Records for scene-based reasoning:
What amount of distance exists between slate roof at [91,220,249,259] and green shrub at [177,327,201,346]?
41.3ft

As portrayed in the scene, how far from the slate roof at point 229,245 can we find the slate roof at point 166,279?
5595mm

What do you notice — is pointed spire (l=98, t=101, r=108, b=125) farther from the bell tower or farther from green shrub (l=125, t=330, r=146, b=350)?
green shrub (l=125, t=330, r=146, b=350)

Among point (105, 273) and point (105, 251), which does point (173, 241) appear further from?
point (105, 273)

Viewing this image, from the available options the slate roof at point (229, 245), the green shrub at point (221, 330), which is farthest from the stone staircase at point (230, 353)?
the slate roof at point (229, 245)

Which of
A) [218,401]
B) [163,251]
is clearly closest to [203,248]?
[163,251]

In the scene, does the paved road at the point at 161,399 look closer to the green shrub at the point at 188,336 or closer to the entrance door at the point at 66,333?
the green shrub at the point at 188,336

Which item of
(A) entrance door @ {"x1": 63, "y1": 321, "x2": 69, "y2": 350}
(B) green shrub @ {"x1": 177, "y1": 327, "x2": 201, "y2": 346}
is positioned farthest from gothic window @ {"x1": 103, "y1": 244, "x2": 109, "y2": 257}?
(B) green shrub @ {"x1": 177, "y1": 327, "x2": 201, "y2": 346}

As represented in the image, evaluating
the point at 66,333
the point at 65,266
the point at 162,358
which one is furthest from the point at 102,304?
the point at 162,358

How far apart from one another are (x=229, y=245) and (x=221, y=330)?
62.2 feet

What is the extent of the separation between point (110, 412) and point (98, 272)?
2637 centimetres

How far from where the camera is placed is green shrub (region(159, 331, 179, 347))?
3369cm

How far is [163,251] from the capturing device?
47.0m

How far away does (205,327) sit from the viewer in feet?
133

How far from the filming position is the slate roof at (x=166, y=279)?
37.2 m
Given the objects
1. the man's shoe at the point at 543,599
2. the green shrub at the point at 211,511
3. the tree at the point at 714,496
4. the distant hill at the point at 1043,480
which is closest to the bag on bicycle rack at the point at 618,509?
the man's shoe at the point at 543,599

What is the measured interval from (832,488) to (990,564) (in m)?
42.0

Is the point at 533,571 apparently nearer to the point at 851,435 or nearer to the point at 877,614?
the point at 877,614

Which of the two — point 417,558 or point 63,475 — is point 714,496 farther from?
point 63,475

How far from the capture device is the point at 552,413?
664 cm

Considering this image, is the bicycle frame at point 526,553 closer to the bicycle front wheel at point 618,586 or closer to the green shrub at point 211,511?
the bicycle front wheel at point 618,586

- [THE PROBLEM]
Please reproduce all of the records above word for word, without changing anything.

- [SOLUTION TO THIS PROBLEM]
What amount of distance exists between slate roof at [91,220,249,259] and green shrub at [177,327,201,346]?
41.3ft

As portrayed in the scene, how far from the slate roof at point 229,245 can we find the slate roof at point 166,279?
5595mm

What do you notice — is pointed spire (l=98, t=101, r=108, b=125) farther from the bell tower or farther from green shrub (l=125, t=330, r=146, b=350)?
green shrub (l=125, t=330, r=146, b=350)

Among point (105, 273) and point (105, 251), which does point (173, 241) appear further from?
point (105, 273)

Viewing this image, from the available options the slate roof at point (229, 245), the green shrub at point (221, 330), which is farthest from the stone staircase at point (230, 353)?
the slate roof at point (229, 245)

Which of
A) [218,401]
B) [163,251]
is clearly closest to [203,248]?
[163,251]

In the scene, does the paved road at the point at 161,399 look closer to the green shrub at the point at 188,336 or closer to the entrance door at the point at 66,333?
the green shrub at the point at 188,336

Which item of
(A) entrance door @ {"x1": 63, "y1": 321, "x2": 69, "y2": 350}
(B) green shrub @ {"x1": 177, "y1": 327, "x2": 201, "y2": 346}
is positioned farthest from gothic window @ {"x1": 103, "y1": 244, "x2": 109, "y2": 257}?
(B) green shrub @ {"x1": 177, "y1": 327, "x2": 201, "y2": 346}

As represented in the image, evaluating
the point at 66,333
the point at 65,266
the point at 162,358
which one is furthest from the point at 102,304?
the point at 162,358

How far apart from one another are (x=229, y=245) and (x=221, y=330)?
62.2 feet

What is the extent of the separation between point (110, 412) and point (98, 272)?
2637 centimetres

How far from where the camera is placed is green shrub (region(159, 331, 179, 347))?
3369cm

How far is [163,251] from the capturing device?
47.0m

How far away does (205,327) sit from the viewer in feet?
133

How far from the filming position is the slate roof at (x=166, y=279)?
37.2 m
Given the objects
1. the man's shoe at the point at 543,599
2. the green shrub at the point at 211,511
3. the tree at the point at 714,496
4. the distant hill at the point at 1043,480
which is closest to the bag on bicycle rack at the point at 618,509?
the man's shoe at the point at 543,599

What is the measured interval from (832,488) to (990,564) (in m)?
42.0

Is the point at 533,571 apparently nearer to the point at 851,435 or nearer to the point at 877,614?
the point at 877,614

Which of the two — point 417,558 or point 63,475 — is point 714,496 farther from?
point 63,475

How far from the capture device is the point at 552,413?
664 cm

Considering this image, is the bicycle frame at point 526,553 closer to the bicycle front wheel at point 618,586 or closer to the green shrub at point 211,511?
the bicycle front wheel at point 618,586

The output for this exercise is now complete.